Today’s bombshell is the Rolling Stone article about Gen. Stanley McChrystal. In case you’re unable to have the web fed to you intravenously throughout the day, as I do — General McChrystal, the top commander in Afghanistan, and his aides badmouthed the Obama Administration. In print.

I’ve been trying to understand precisely what’s wrong with General McChrystal, and my impression is that he’s an asshole. This could be wrong, of course, since I never met him. Alex Pareene provides a more nuanced overview.
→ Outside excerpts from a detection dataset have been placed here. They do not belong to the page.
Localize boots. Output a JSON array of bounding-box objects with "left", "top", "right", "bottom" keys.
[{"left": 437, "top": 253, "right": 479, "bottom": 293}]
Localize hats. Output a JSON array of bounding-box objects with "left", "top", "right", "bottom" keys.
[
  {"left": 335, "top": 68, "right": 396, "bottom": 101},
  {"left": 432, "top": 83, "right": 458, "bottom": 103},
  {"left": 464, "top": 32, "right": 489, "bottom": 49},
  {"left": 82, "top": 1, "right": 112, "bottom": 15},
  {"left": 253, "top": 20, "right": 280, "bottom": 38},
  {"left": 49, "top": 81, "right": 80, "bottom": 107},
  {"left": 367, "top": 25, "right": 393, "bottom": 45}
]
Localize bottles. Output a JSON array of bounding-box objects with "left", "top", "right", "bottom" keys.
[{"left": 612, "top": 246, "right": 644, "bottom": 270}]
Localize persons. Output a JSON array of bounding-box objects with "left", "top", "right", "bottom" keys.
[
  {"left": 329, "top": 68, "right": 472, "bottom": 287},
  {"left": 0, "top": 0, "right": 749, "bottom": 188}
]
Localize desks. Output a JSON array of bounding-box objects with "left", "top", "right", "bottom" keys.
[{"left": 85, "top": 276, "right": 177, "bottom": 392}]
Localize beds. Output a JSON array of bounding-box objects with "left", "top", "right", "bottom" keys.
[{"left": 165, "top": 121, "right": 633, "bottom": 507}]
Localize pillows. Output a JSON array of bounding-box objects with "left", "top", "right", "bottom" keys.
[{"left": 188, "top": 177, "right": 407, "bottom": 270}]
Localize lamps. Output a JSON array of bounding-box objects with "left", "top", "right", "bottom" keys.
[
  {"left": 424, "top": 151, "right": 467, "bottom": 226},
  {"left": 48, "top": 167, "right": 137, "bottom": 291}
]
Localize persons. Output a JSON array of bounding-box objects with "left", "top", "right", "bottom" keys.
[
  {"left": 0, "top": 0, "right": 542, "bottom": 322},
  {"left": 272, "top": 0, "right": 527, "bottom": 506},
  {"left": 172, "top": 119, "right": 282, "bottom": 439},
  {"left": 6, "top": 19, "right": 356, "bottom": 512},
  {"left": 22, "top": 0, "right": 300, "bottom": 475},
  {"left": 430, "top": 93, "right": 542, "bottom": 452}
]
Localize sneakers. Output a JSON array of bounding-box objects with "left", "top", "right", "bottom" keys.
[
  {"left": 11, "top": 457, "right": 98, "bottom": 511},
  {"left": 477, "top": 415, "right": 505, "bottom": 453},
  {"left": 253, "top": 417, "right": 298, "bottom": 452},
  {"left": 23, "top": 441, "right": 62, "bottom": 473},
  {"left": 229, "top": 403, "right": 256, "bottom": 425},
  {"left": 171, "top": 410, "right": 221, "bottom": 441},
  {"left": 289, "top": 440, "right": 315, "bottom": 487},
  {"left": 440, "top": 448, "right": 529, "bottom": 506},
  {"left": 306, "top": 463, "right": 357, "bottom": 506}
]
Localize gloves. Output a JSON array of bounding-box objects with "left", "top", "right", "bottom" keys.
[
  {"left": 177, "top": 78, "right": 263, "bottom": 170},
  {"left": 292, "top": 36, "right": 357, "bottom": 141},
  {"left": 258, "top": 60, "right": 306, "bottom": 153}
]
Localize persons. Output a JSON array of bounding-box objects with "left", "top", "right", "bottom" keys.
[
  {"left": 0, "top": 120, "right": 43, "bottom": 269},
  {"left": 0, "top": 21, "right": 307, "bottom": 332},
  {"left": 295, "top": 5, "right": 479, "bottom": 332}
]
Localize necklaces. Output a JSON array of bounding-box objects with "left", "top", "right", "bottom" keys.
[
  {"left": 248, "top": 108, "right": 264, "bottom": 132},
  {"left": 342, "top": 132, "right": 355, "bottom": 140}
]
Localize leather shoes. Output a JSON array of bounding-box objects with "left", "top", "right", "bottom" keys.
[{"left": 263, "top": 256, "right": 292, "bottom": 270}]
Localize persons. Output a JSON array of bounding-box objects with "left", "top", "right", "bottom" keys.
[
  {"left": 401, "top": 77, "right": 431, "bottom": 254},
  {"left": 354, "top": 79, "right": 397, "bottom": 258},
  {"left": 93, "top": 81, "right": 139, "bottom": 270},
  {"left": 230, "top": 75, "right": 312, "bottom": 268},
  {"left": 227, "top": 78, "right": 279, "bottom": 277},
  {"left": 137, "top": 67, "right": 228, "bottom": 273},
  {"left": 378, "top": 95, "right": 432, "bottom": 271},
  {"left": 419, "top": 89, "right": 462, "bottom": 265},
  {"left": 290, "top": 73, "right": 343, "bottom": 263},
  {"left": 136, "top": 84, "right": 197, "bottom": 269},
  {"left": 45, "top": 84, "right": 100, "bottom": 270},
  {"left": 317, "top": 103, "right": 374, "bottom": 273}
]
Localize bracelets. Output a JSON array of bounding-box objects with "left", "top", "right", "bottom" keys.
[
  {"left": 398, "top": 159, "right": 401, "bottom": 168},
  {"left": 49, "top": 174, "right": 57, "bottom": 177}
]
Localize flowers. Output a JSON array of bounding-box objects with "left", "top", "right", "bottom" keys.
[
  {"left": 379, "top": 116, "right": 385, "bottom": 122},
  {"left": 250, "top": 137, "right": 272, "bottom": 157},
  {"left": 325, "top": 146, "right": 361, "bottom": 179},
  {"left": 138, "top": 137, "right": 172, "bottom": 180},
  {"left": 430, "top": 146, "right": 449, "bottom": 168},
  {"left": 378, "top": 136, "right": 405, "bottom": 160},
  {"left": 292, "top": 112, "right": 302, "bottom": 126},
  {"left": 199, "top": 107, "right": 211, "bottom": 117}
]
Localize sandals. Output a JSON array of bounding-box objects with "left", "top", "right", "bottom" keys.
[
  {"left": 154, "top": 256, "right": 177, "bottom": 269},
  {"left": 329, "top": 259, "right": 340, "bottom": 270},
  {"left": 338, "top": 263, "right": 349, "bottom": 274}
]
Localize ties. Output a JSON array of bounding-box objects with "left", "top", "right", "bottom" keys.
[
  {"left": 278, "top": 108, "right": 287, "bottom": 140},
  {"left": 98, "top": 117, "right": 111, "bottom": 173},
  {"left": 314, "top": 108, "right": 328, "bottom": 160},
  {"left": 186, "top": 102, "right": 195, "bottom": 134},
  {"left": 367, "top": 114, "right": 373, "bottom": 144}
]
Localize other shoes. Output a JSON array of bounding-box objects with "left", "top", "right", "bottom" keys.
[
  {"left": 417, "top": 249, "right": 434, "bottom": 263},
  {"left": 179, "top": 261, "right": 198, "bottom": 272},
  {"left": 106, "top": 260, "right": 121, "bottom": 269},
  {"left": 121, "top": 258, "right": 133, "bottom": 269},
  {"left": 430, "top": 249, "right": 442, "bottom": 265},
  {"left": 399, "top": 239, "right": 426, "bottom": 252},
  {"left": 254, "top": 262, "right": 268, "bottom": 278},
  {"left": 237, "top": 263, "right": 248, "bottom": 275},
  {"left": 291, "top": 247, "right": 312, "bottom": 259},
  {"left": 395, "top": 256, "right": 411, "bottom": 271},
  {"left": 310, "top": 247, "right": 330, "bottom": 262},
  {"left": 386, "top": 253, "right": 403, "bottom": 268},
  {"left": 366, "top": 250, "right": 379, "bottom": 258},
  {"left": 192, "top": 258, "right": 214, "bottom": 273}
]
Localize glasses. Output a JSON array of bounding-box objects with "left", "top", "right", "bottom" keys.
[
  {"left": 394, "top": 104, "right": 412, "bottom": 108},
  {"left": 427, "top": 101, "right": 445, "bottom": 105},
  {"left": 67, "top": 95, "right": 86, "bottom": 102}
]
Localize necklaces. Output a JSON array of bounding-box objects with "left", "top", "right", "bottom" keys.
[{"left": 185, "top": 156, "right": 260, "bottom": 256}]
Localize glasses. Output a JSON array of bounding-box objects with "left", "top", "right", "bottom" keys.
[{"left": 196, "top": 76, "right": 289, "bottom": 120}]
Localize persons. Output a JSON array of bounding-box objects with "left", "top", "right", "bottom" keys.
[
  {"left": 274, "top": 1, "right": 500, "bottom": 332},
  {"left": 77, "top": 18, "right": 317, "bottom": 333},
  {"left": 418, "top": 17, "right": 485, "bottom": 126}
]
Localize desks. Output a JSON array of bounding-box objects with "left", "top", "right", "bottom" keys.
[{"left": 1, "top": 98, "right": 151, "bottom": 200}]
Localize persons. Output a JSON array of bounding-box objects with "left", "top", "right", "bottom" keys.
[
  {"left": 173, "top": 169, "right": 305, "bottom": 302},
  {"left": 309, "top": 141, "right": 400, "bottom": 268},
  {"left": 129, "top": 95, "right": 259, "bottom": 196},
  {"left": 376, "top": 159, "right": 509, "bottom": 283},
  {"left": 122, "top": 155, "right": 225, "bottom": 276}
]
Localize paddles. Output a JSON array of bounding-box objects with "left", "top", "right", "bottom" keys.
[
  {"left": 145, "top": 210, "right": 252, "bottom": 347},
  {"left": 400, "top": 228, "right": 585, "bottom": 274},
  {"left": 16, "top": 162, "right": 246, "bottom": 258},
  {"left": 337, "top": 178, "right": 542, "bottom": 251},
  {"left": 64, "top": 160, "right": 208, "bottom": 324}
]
A consensus is forming that the General feared the President wanted to end the Afghanistan campaign, and McChrystal seems to have thought the interview would stir public opinion against Obama and toward continued military operations in Afghanistan. That was a really stupid thing to think, but there it is.

As Pareene says, “the story presents a counterinsurgency expert general who got literally everything he wanted from an initially (and understandably) reluctant White House, and who is still childishly peeved that anyone in the civilian leadership ever had doubts to begin with.” See also Marc Ambinder.

The military’s subordination to civilian authority is a time-honored principle in the U.S. going back to the beginning. Generals who forget that principle tend not to be remembered well. George McClellan and Douglas MacArthur come to mind, suggesting that we need a rule about not promoting anyone with a “Mc” name above the rank of colonel. And McChrystal needs to be relieved of command asap.